なぜなら、すでに判決が出てしまっている「人権剥奪者」なのだから——。
逃げるだろうか?
駆除しようとするだろうか?
A65はGPSのことを思い出した。
かつて「聖」だった頃、ワルのグループが教室の一角で面白半分に「人権剥奪者」のことを話題にしていた。
「GPSが近づくと、スマホに警戒情報が出るんだろ?」
「殺しても罰金刑だけなんだろ?」
「サイコーじゃん。殺りに行きてーな。人殺して罰金だけなんてよ。」
「『人』じゃねーよ。w」
「でも警戒情報なんて見たことあるか?」
「放逐なんて言ってても、案外どこかにまとめて収容してんじゃねーの?」
「人権剥奪者」なんて、ほぼ都市伝説だった。
見かけた——という投稿が、法が施行された当時はNETに出回っていたが、それらはフェイクだとすぐにわかった。
実際、「人権剥奪者」を町中で見た——という真性の情報は、ほぼなかった。
あるいは‥‥‥
とA65は、むき出しの肌にたかる蚊を追い払いながら思う。
「人権剥奪者」は、1週間も経たないうちに死んでしまうのかもしれない。
現代人は文明の中で生きている。
丸裸で自然の中で生きていけるようなスキルなど、何も持っていない。
生きていけるはずがない‥‥。
3人も殺しておいて、自分だけは生きたいか?
と言われそうだが、そういう倫理や観念の話ではなく、布一枚隔てるものさえなく自然という決してヒトに優しいわけではない環境の中に放り出されたA65の身体が、身体感覚として生命の危機を覚えているのだ。
今、この場所で、A65は間違いなく最も弱い生物だった。
拘置所の方に戻ろうか‥‥。とも考えた。
そこには「文明」としての建物がある。
だが、戻ったところで中に入れるわけではない。
高い塀に囲まれ、鉄の扉が1つあるだけの建物‥‥。
窓は、何の手がかりもない垂直の壁の5mも上の方に鉄格子のはまった小さな窓があるだけだ。
そもそも、中に食料だってあるはずがない。使用時以外、人が居ることもない建物なのだ。

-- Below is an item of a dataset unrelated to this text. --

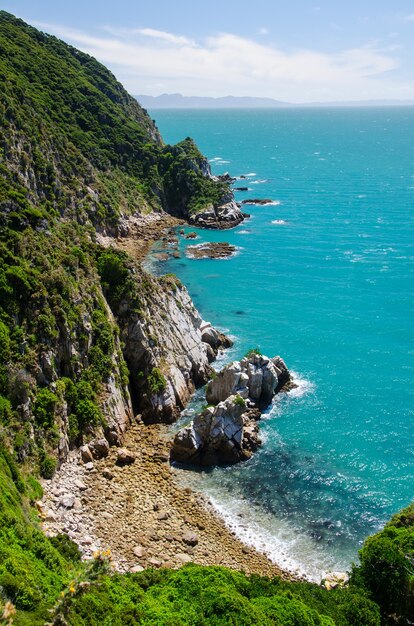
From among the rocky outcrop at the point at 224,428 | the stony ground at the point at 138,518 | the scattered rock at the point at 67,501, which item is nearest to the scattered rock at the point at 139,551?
the stony ground at the point at 138,518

A65は道の真ん中で、逡巡のため立ち止まってしまった。
体のあちこちが痒い。
蚊に喰われたからだ。
こいつらはこんなに小さいくせに、人を喰いにくる。
A65は苛立たしげに体のあちこちをぱちぱちと叩くが、襲ってくる蚊の数にはとても追いつかない。
性器の先まで喰われて、むしょうに腹が立った。
これだけ喰われると、悪い病気に感染するかもしれないな‥‥。
そう思ってから、自嘲的な笑いが漏れた。
そんな病気が発症する前に、このままじゃ俺は死んじまうんじゃねぇか?
そのとき、今度は前方から近づく車の音が聞こえた。
A65は道の脇の藪の陰に隠れるように身を避けた。
近づいてくる車は何だろう?
新しい人権剥奪者を乗せてくる護送車だろうか?
車の姿がカーブの先から現れた。
ピカピカの黒塗りのランドローバーだ。
少なくともカタギの人間が乗っている感じの車じゃない。
それがA65の真ん前で、急ブレーキをかけて止まった。
タイヤと砂利の擦れる音が聞こえる。
A65の頭に最悪の可能性が浮かんだ。
GPSを頼りに、人権剥奪者を狩りにきた?
さらに身を隠そうとするが、藪の小枝が邪魔して後ろに下がれない。